A hockey lifer that deals most easily in the loud proclamations full of salty language that all too often define the player-coach relationship, Wilson has never been known as a touchy-feely guy.
 
Yet, there he was Saturday afternoon, just 22 hours before the biggest game of his life, sitting before more than 50 reporters talking about getting hugs from his 3-1/2-year-old granddaughter.

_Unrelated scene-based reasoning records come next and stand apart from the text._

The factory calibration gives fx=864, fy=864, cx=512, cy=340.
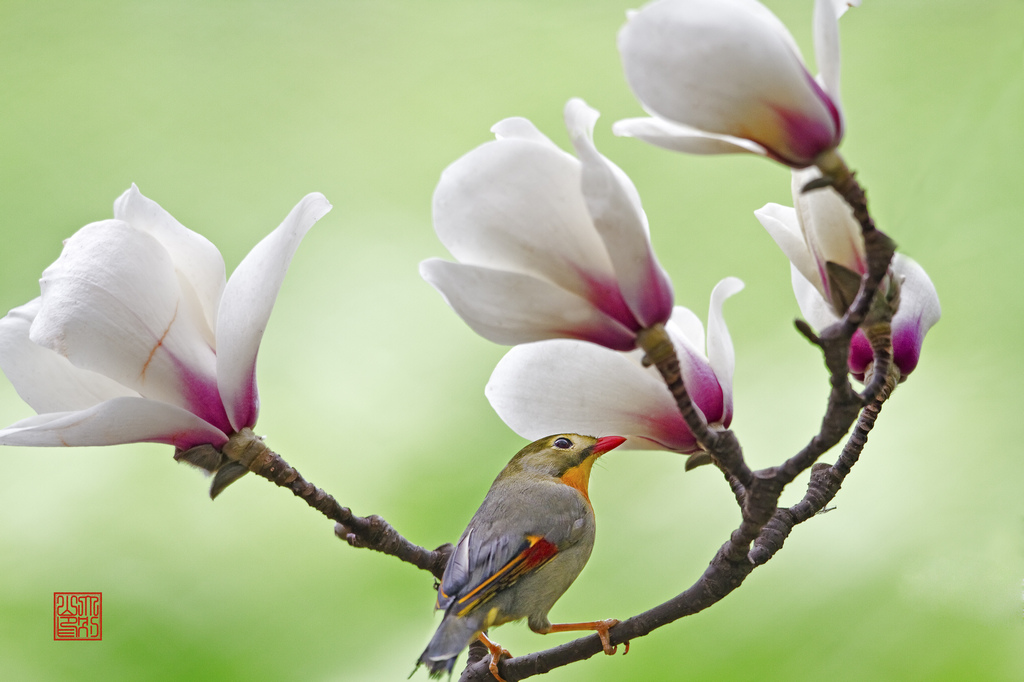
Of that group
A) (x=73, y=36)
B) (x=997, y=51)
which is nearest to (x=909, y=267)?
(x=997, y=51)

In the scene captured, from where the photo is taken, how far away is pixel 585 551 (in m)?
0.41

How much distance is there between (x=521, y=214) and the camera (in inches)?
10.9

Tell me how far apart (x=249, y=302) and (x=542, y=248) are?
0.13 m

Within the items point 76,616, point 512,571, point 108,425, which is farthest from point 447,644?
point 76,616

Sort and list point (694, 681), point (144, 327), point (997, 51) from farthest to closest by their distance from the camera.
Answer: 1. point (997, 51)
2. point (694, 681)
3. point (144, 327)

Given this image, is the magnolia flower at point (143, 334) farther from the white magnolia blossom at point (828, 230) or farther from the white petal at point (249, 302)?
the white magnolia blossom at point (828, 230)

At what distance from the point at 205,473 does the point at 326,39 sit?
775mm

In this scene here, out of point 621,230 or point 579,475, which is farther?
point 579,475

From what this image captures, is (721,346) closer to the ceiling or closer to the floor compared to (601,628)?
closer to the ceiling

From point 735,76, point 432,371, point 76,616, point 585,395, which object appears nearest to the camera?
point 735,76

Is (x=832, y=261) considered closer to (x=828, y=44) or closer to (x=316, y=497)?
(x=828, y=44)

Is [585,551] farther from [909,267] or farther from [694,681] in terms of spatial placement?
[694,681]

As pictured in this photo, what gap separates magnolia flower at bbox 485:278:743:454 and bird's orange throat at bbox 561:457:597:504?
3.1 inches

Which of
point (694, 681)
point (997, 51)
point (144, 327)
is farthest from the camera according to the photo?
point (997, 51)
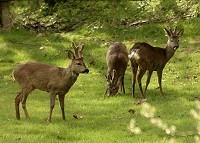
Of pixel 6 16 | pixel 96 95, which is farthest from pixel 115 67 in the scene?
pixel 6 16

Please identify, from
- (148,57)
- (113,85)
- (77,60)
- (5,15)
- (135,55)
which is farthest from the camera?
(5,15)

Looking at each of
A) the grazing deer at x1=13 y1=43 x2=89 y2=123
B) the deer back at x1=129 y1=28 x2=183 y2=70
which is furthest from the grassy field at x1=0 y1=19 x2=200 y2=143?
the deer back at x1=129 y1=28 x2=183 y2=70

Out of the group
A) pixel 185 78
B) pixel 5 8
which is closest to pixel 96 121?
pixel 185 78

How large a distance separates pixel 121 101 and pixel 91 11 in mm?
12029

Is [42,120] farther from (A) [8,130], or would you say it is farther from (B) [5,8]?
(B) [5,8]

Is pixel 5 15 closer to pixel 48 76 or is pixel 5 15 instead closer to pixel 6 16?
pixel 6 16

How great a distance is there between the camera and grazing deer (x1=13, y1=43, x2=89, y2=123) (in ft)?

"I'm just spoiling the heck out of her," Wilson said, smiling. "When she sees me, she just gives me a big hug and, whether we win or lose, I know after the game, I can grab my granddaughter and I’m going to get a big hug from her and know that this is pretty cool."
 
Wilson's transformation has not gone unnoticed by his players. The Americans are a young group and only a handful of players on this roster -- Phil Kessel, who plays in Toronto, and Joe Pavelski, who played for him in San Jose are two -- have experienced Wilson first-hand.
 
But everyone has heard the stories about Wilson's gruff demeanor and demanding nature. Few knew what to expect upon arriving in Vancouver, but it certainly wasn't the Wilson 2.0 that is on display.
 
Carolina defenseman Tim Gleason had heard the stories from friends across the League about Wilson's legendary temper. So he has been pleasantly surprised to find a kinder, gentler coach than he expected.
 
Team USA Gear"He cracks the odd joke or two," Gleason told NHL.com. "He's loose. He tells it like it is at the same time, which is good, too. He just expects you to come to work."
 
There's the rub, it seems. Wilson, like any coach worth his whistle, wants the best out of his players. Give him that and all is well in Wilson's world.
 
"To me, he is just kind of honest," St. Louis Blues forward David Backes told NHL.com. "To me, he gives it to guys when they need to get the gears. Other guys, he's honest that they are playing well and he needs their contributions that night. I can imagine over 82 games if you weren't playing well enough, he would get pretty annoying telling you that you are not very good night after night."
 
Wilson has not often had to tell the American team -- which has not only not lost, but has yet to trail in this tournament -- that they have not been very good in this tournament.
 
That will make any coach smile a bit more.
 
But if you really want to see Wilson smile, root for a Team USA victory Sunday.
 
"If I can help these 23 young men accomplish that," he said, "it would be a great feeling for all of us."